The term “legacy” in most cases refers to applications developed on mainframe hardware. The concept of mainframe computing dates back to the 70s where these platforms were used by almost all large enterprises for their business computing requirements. The emphasis was on accumulating business events throughout the day and later processing them overnight to complete the process. The text-based green front-end applications were normally available only for business desk and data entry. This period saw the entry of multiple mainframe manufacturers such as IBM, UNISYS, Cyber, Bull, and Tandem. 

In the mid-eighties to early nineties, a large number of mainframe platforms were migrated to IBM, which was emerging as a leader in the mainframe space.

The advent of UNIX, Windows, Client Server and Web in the mid ’90s changed the entire perception of computing. A large number of systems were migrated from mainframe to client server/Web which was perceived as the silver bullet of the time. While migrations were a success with small to medium workloads, there were also colossal failures. In some cases, the new distributed architectures did not meet the security and performance characteristics of the legacy platforms. Tool-based migrations generated clones of COBOL in Java which did not meet modern design standards. Data migration turned out to be the major cause for overruns.

Another approach to eliminate mainframes was provided by re-hosting technologies. Companies such as Microfocus, Clerity and others produced COBOL compilers that ran on Windows and Linux. These solutions gave immediate cost benefits for standard COBOL-based workloads. However, re-hosting environments using legacy technologies — Telon, MARKIV, IDMS, Supra, FOCUS, IMS and many others — was not straightforward.

IBM and third-party vendors also created mainframe integration products that enabled the integration of mainframe applications and databases with Windows/Linux applications. These integration products allowed mainframe business logic to be exposed as Web Services to the outside world. Today, it is common to have a browser-based front-end on the latest UI technologies with back-end on the mainframe. A large number of legacy integration projects were initiated in the 2000s.

In today’s Digital Age, consumers use a whole new range of multimedia devices to access the Internet. Businesses want to gather information on the buying and spending habits of these consumers, who in turn demand a compelling user experience while surfing the Internet.

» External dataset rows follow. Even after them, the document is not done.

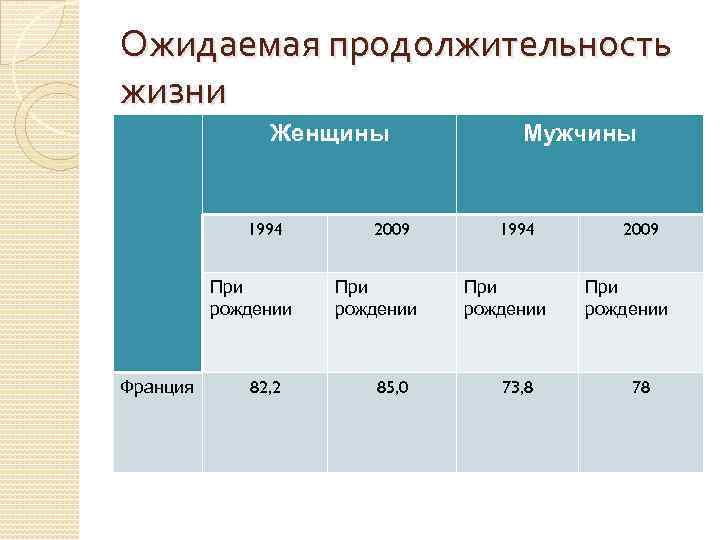 Ожидаемая продолжительность жизни

| | Женщины | | Мужчины | |
|---|---|---|---|---|
| | 1994 | 2009 | 1994 | 2009 |
| | При рождении | При рождении | При рождении | При рождении |
| Франция | 82,2 | 85,0 | 73,8 | 78 |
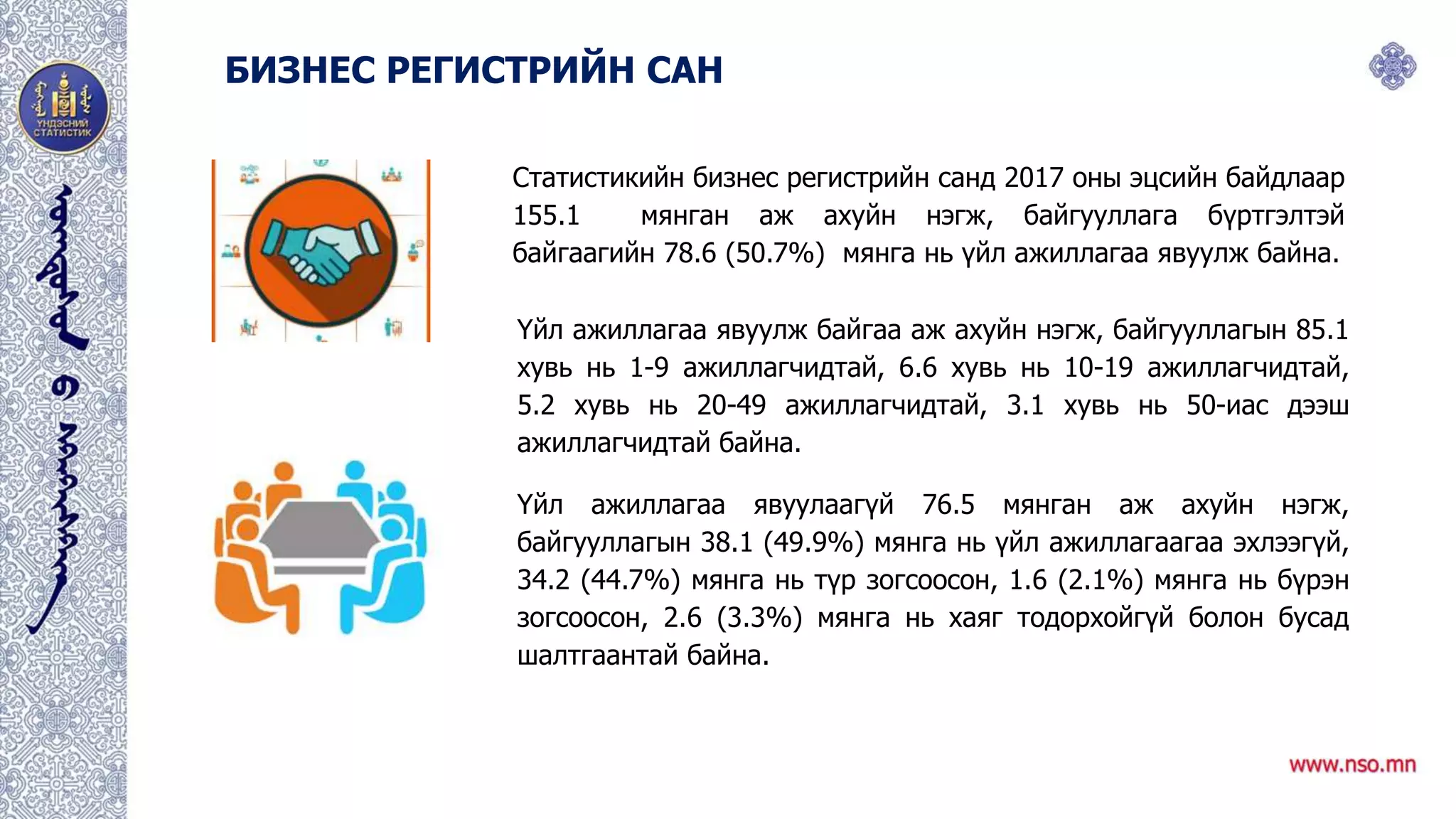 ҮНДЭСНИЙ СТАТИСТИК

БИЗНЕС РЕГИСТРИЙН САН

Статистикийн бизнес регистрийн санд 2017 оны эцсийн байдлаар 155.1 мянган аж ахуйн нэгж, байгууллага бүртгэлтэй байгаагийн 78.6 (50.7%) мянга нь үйл ажиллагаа явуулж байна.

Үйл ажиллагаа явуулж байгаа аж ахуйн нэгж, байгууллагын 85.1 хувь нь 1-9 ажиллагчидтай, 6.6 хувь нь 10-19 ажиллагчидтай, 5.2 хувь нь 20-49 ажиллагчидтай, 3.1 хувь нь 50-иас дээш ажиллагчидтай байна.

Үйл ажиллагаа явуулаагүй 76.5 мянган аж ахуйн нэгж, байгууллагын 38.1 (49.9%) мянга нь үйл ажиллагаагаа эхлээгүй, 34.2 (44.7%) мянга нь түр зогсоосон, 1.6 (2.1%) мянга нь бүрэн зогсоосон, 2.6 (3.3%) мянга нь хаяг тодорхойгүй болон бусад шалтгаантай байна.

www.nso.mn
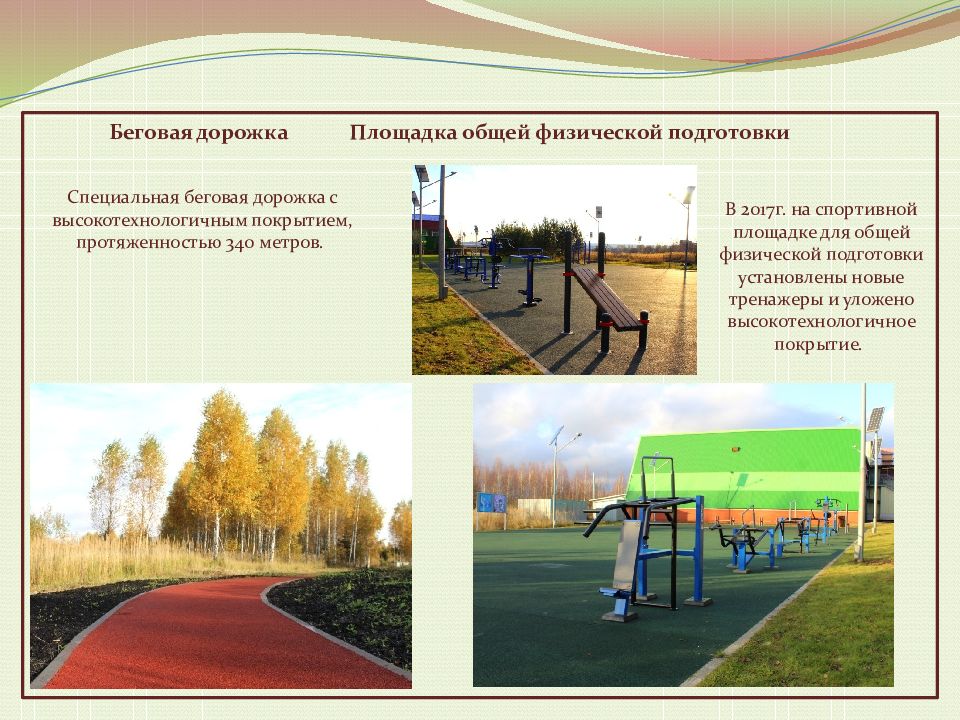 Беговая дорожка

Площадка общей физической подготовки

Специальная беговая дорожка с высокотехнологичным покрытием, протяженностью 340 метров.

В 2017г. на спортивной площадке для общей физической подготовки установлены новые тренажеры и уложено высокотехнологичное покрытие.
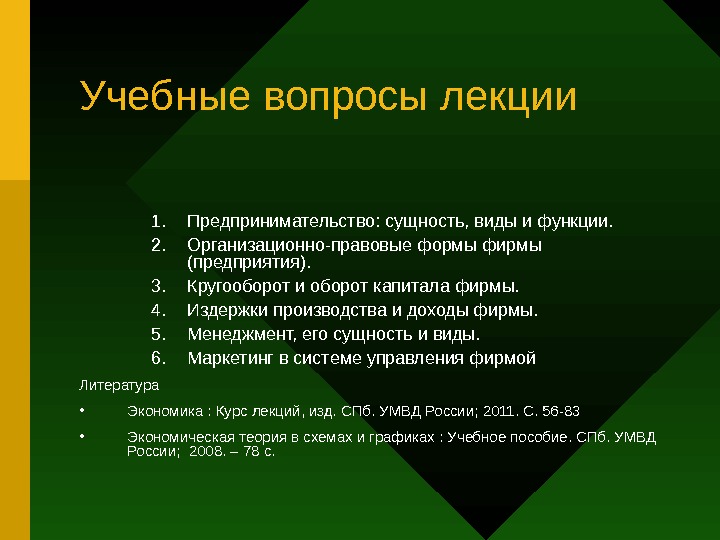 Учебные вопросы лекции

1. Предпринимательство: сущность, виды и функции.
2. Организационно-правовые формы фирмы (предприятия).
3. Кругооборот и оборот капитала фирмы.
4. Издержки производства и доходы фирмы.
5. Менеджмент, его сущность и виды.
6. Маркетинг в системе управления фирмой

Литература

• Экономика : Курс лекций, изд. СПб. УМВД России; 2011. С. 56-83

• Экономическая теория в схемах и графиках : Учебное пособие. СПб. УМВД России; 2008. – 78 с.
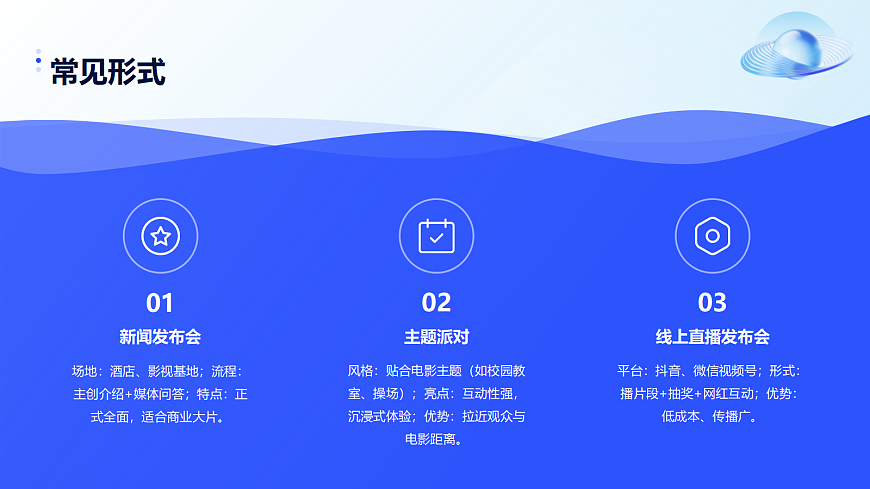 常见形式

01
新闻发布会
场地：酒店、影视基地；流程：主创介绍+媒体问答；特点：正式全面，适合商业大片。

02
主题派对
风格：贴合电影主题（如校园教室、操场）；亮点：互动性强，沉浸式体验；优势：拉近观众与电影距离。

03
线上直播发布会
平台：抖音、微信视频号；形式：播片段+抽奖+网红互动；优势：低成本、传播广。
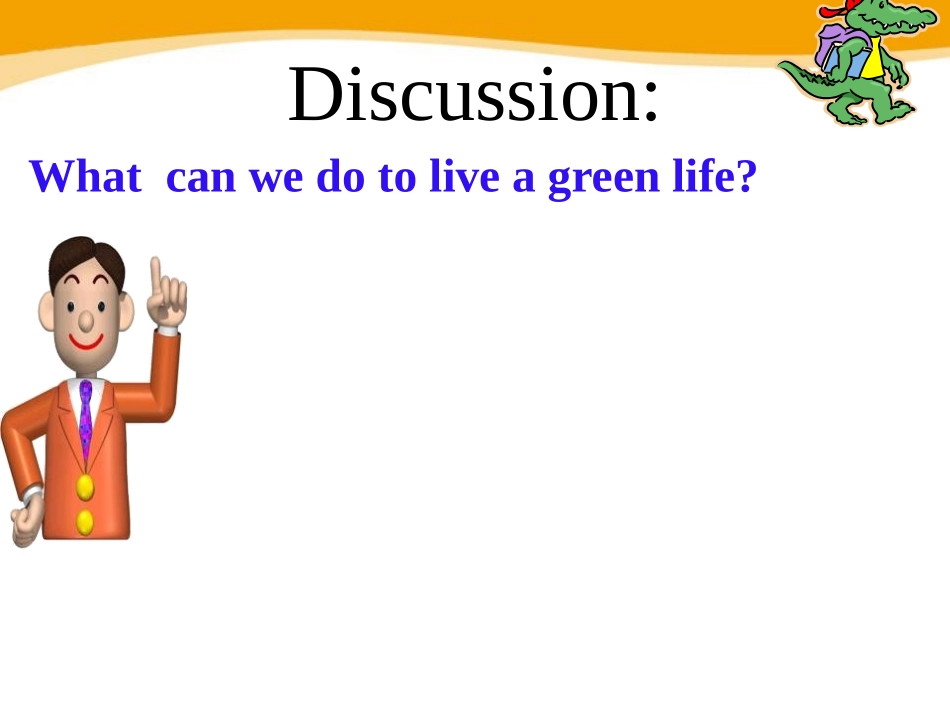 Discussion:

What can we do to live a green life?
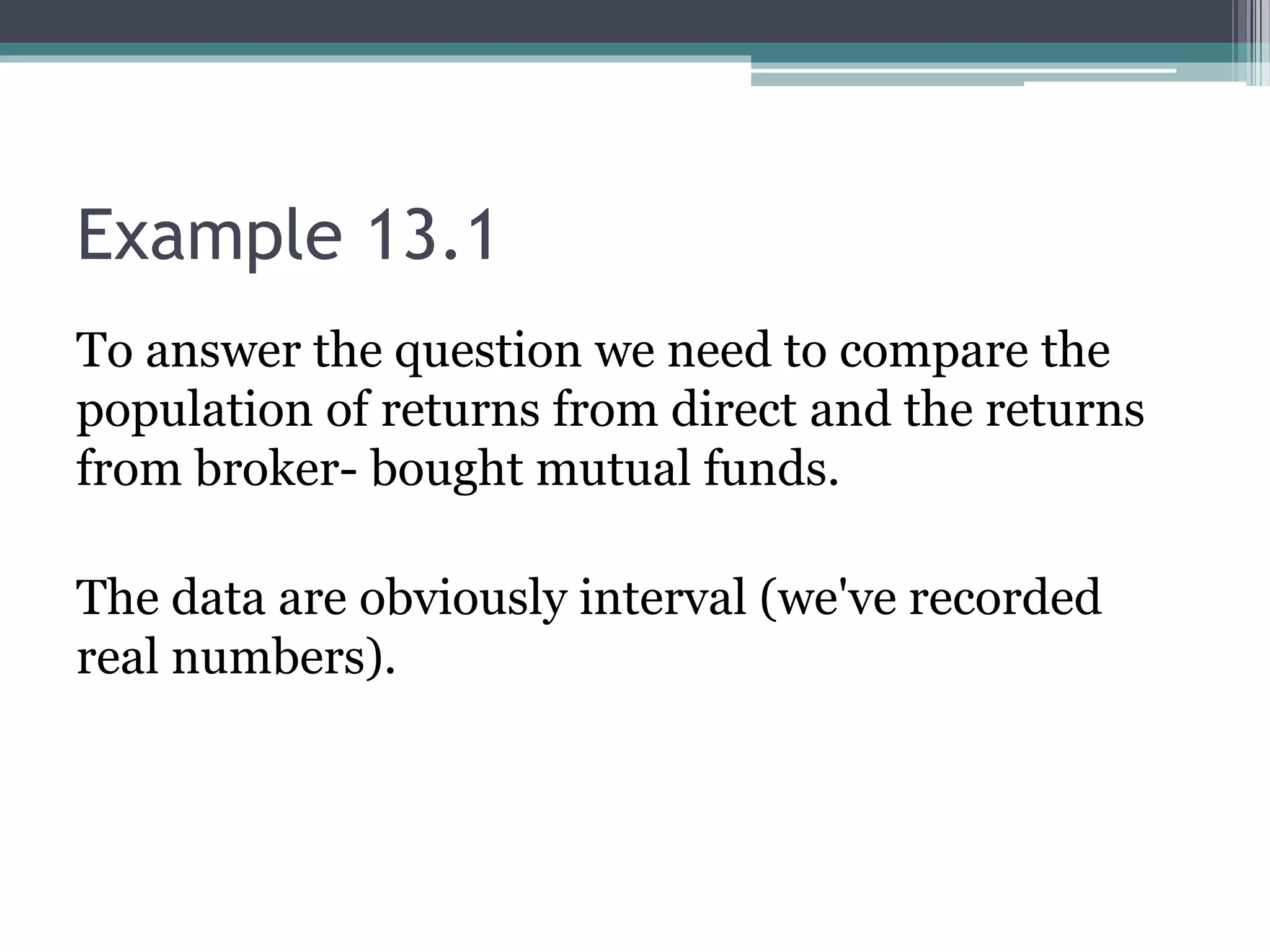 Example 13.1

To answer the question we need to compare the population of returns from direct and the returns from broker- bought mutual funds.

The data are obviously interval (we've recorded real numbers).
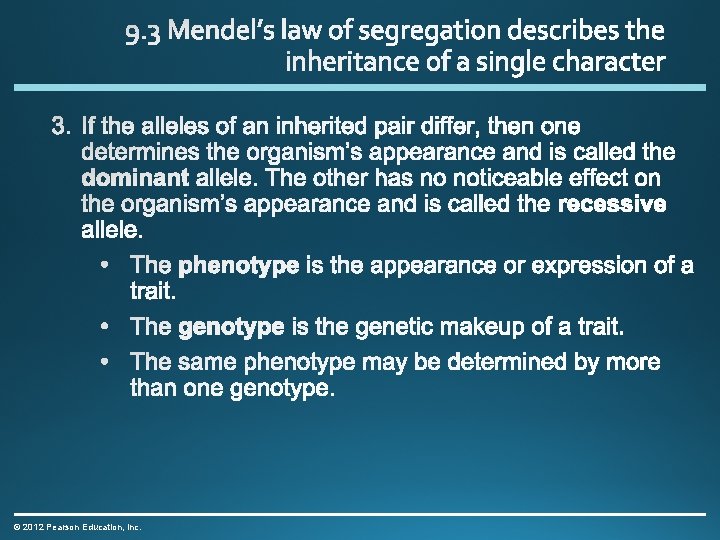 9.3 Mendel's law of segregation describes the inheritance of a single character

3. If the alleles of an inherited pair differ, then one determines the organism's appearance and is called the dominant allele. The other has no noticeable effect on the organism's appearance and is called the recessive allele.

• The phenotype is the appearance or expression of a trait.

• The genotype is the genetic makeup of a trait.

• The same phenotype may be determined by more than one genotype.

© 2012 Pearson Education, Inc.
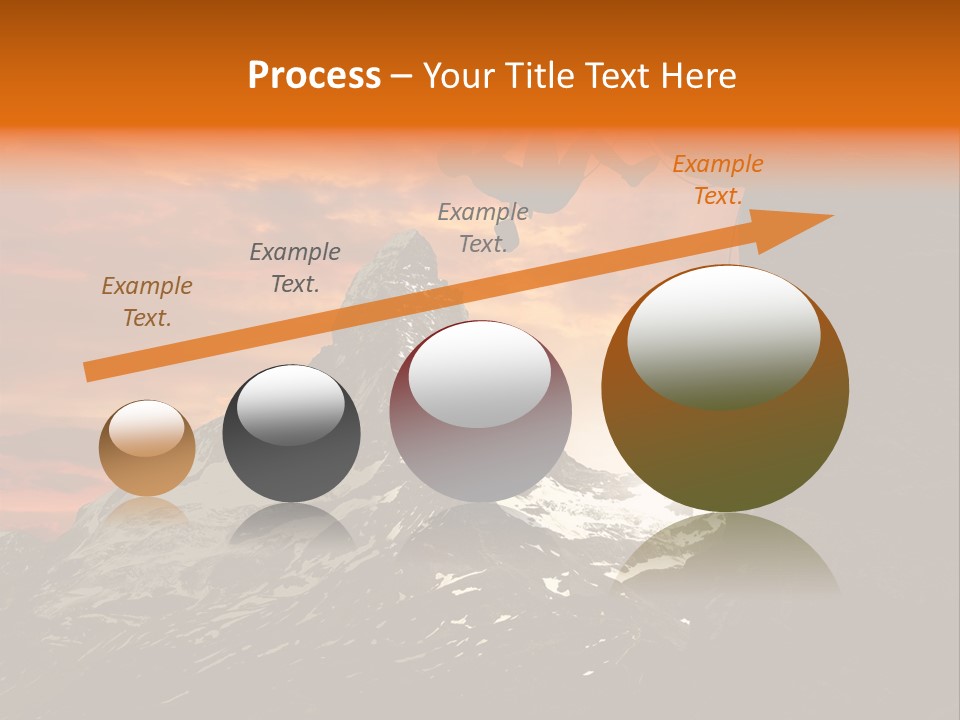 Process – Your Title Text Here

Example Text.

Example Text.

Example Text.

Example Text.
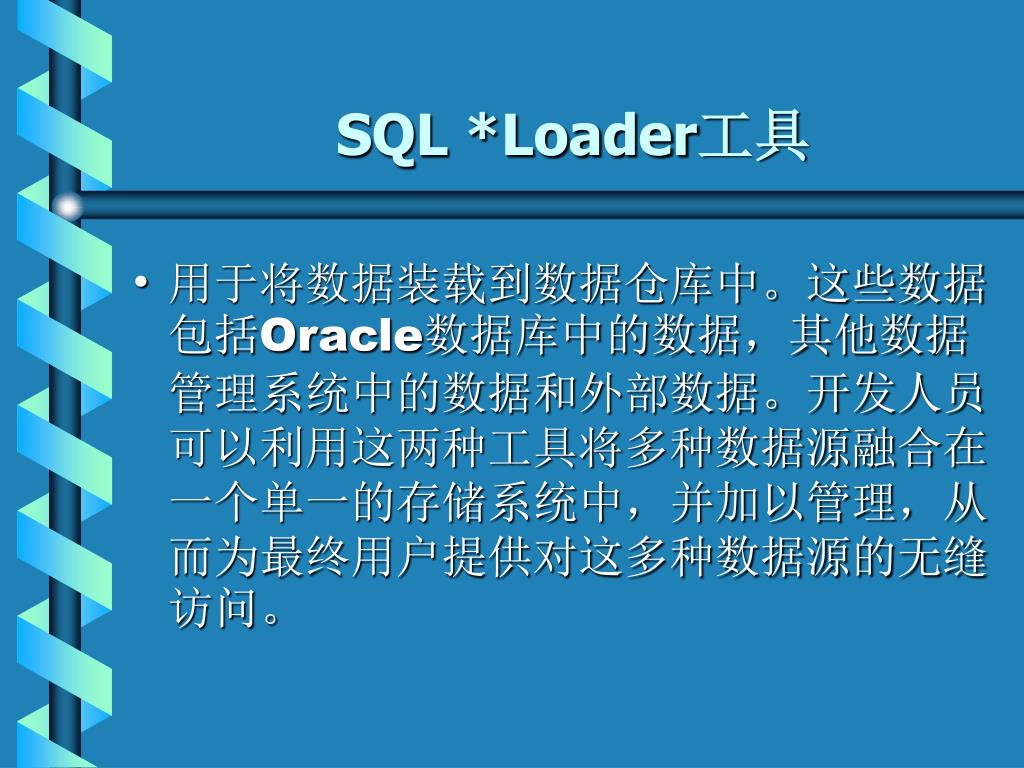 SQL *Loader工具

• 用于将数据装载到数据仓库中。这些数据包括Oracle数据库中的数据，其他数据管理系统中的数据和外部数据。开发人员可以利用这两种工具将多种数据源融合在一个单一的存储系统中，并加以管理，从而为最终用户提供对这多种数据源的无缝访问。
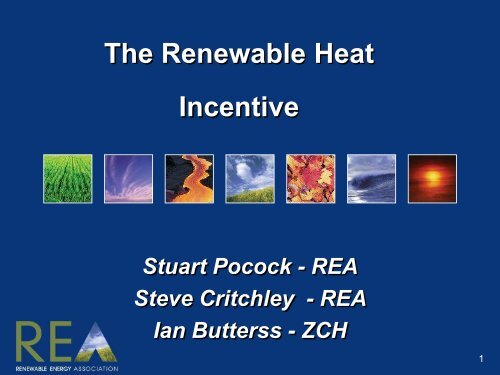 The Renewable Heat

Incentive

Stuart Pocock - REA
Steve Critchley - REA
Ian Butterss - ZCH

REA
RENEWABLE ENERGY ASSOCIATION

1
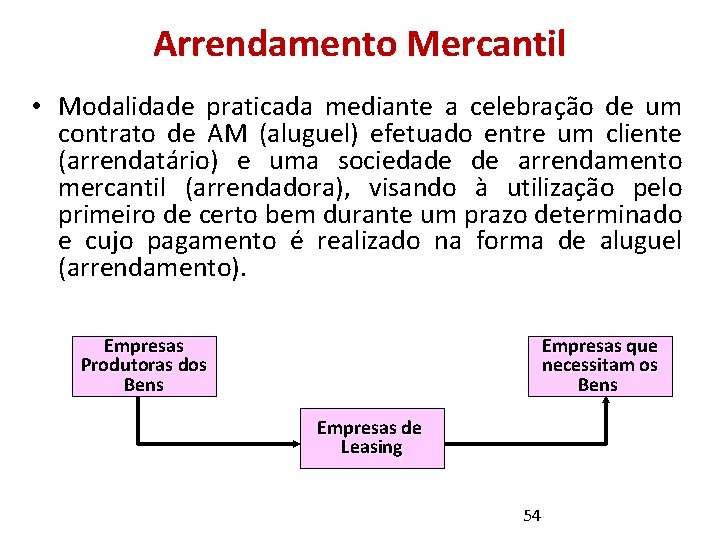 Arrendamento Mercantil

• Modalidade praticada mediante a celebração de um contrato de AM (aluguel) efetuado entre um cliente (arrendatário) e uma sociedade de arrendamento mercantil (arrendadora), visando à utilização pelo primeiro de certo bem durante um prazo determinado e cujo pagamento é realizado na forma de aluguel (arrendamento).

Empresas Produtoras dos Bens

Empresas de Leasing

Empresas que necessitam os Bens

54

The challenge before organizations is how to leverage their multi-billion dollar past investment in existing systems. This is where IT vendors need to evaluate their expertise and bring innovation in dealing with the requirements of the organization for modernization. The definition of modernization should include capabilities that bring the legacy systems to the new consumer-centric world. These capabilities require modernization or integration of the backend “legacy” systems. Mobility, cloud, analytics, big data need to be looked at from the legacy modernization/integration perspective. The expectation from IT services is to reduce cost, and reuse existing applications and infrastructure.